BEAUTIFUL CULTURAL TRADITIONS

 BEAUTIFUL............


In 2003, a German film crew followed a nomadic family in Mongolia's Gobi Desert. The film, The Story of the Weeping Camel, was nominated for an Oscar.

A mother camel had rejected her newborn after a brutal two-day labour. Without her milk, the calf would die.

The family knew one option. They sent their two young sons on a journey across the desert to find a musician who could perform a ritual called Hoos, a chanting ceremony passed down for centuries specifically for this moment. The musician came. The ritual was performed.
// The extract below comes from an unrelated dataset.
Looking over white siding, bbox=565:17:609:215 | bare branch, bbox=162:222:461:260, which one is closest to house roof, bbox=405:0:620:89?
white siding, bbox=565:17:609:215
The mother camel wept real tears and turned to her calf for the first time.

The film crew had gone to document a way of life. They had no idea they would capture that.

The Mongolian "Hoos" (or Khuush) ritual is an ancient, unique musical tradition practiced by Mongolian nomads to help a mother camel accept a rejected or orphaned calf. To save the calf, the nomads perform a "coaxing ritual." A musician plays the morin khuur (horsehead fiddle) or a flute, while a singer repeatedly chants the word "Khuus, khuus, khuus" in a rhythmic, soothing melody.

UNESCO added this ritual to its list of "Intangible Cultural Heritage in Need of Urgent Safeguarding" in 2015.